Christmas yule log

Gingerbread Yule Log

All your Christmases have come early with this festive pud combining a gingerbread house with a traditional yule log. Little chefs will have great fun decorating it with mini gingerbread men and icing sugar snow too. Just try and save a slice for Santa.
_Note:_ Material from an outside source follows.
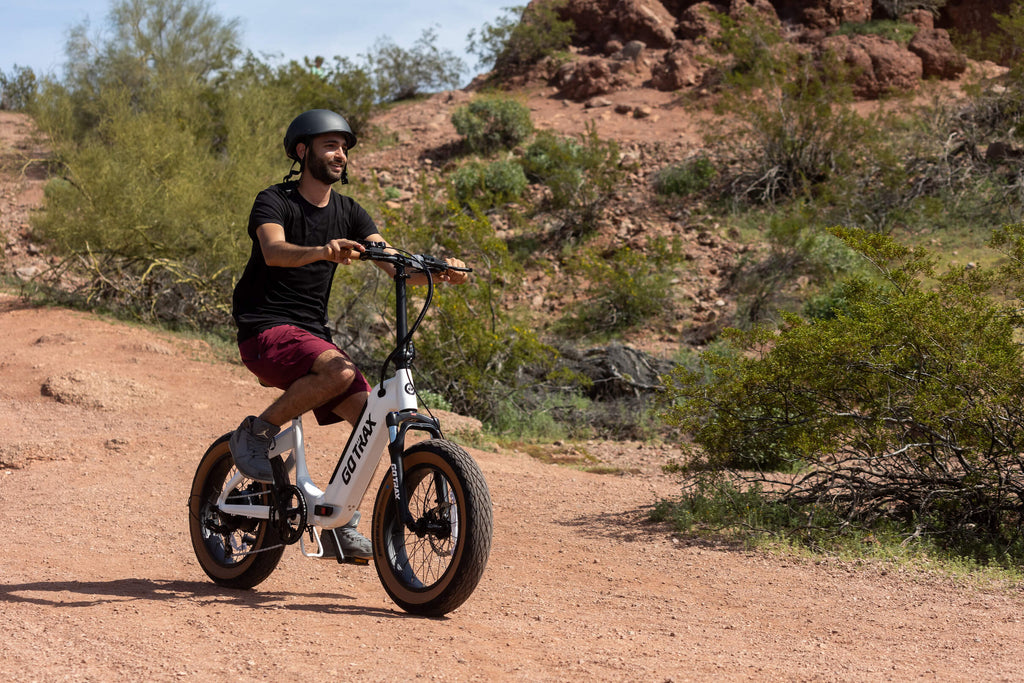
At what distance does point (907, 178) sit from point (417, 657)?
55.5ft

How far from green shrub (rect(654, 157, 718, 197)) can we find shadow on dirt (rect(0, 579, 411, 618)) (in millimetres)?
17415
Prep: 10 mins | Cook: 20 mins

Serves 8 people

Ingredients

  • 4 large FREE eggs
  • 100g soft brown sugar
  • 1 tsp ground ginger
  • 1 tsp mixed spice
  • 140g self-raising flour
  • FOR THE BUTTERCREAM
  • 200g salted butter, softened
  • 400g icing sugar, plus extra for dusting
  • 2 balls stem ginger, finely grated or chopped
  • 4 ginger biscuits
  • TO DECORATE
  • 2 packs McVitie’s mini gingerbread men

Method

  1. Preheat the oven to 200C/180C fan/gas 6.
  2. Crack the eggs into the bowl of a food mixer (ideally with a balloon whisk attachment) before sprinkling in the sugar and spices. Whisk at high speed for 2 - 3 minutes until the eggs become frothy and thick.
  3. Sieve the flour into the whisked eggs, then gently fold through using a metal spoon or spatula until well incorporated. Try not to overwork the batter at this stage as it will cause your sponge to be tough.
  4. Pour the batter into the prepared Swiss roll tin and smooth the surface. Give the tin two taps on the surface to remove any large bubbles before placing it in the oven to bake for 12 - 14 minutes until the cake is golden and slightly risen.
  5. Remove the tin from the oven and allow it to cool for 3 - 4 minutes so you can handle the tin, but the cake is still warm. Lightly dust a clean tea towel with icing sugar before carefully turning out the cake onto it. Remove the baking paper very carefully (to avoid tearing the hot sponge) then tightly roll up the sponge, with the help of the tea towel, into a roll, starting from the narrow end.
  6. Set the rolled sponge aside to cool (still in the tea towel) while you make the buttercream. In a clean bowl, mix the butter and icing sugar together until light and fluffy. Add the grated stem ginger and finely crumble the ginger biscuits on top. Stir this into the buttercream until well combined.
  7. When the sponge has completely cooled, gently unravel the roll and remove the tea towel. Spread half the buttercream over one side of the sponge and roll it back into a yule log shape. Place it on your serving board or plate and completely cover it with the remaining buttercream.
  8. Decorate your yule log with the mini gingerbread men and a generous sprinkling of icing sugar.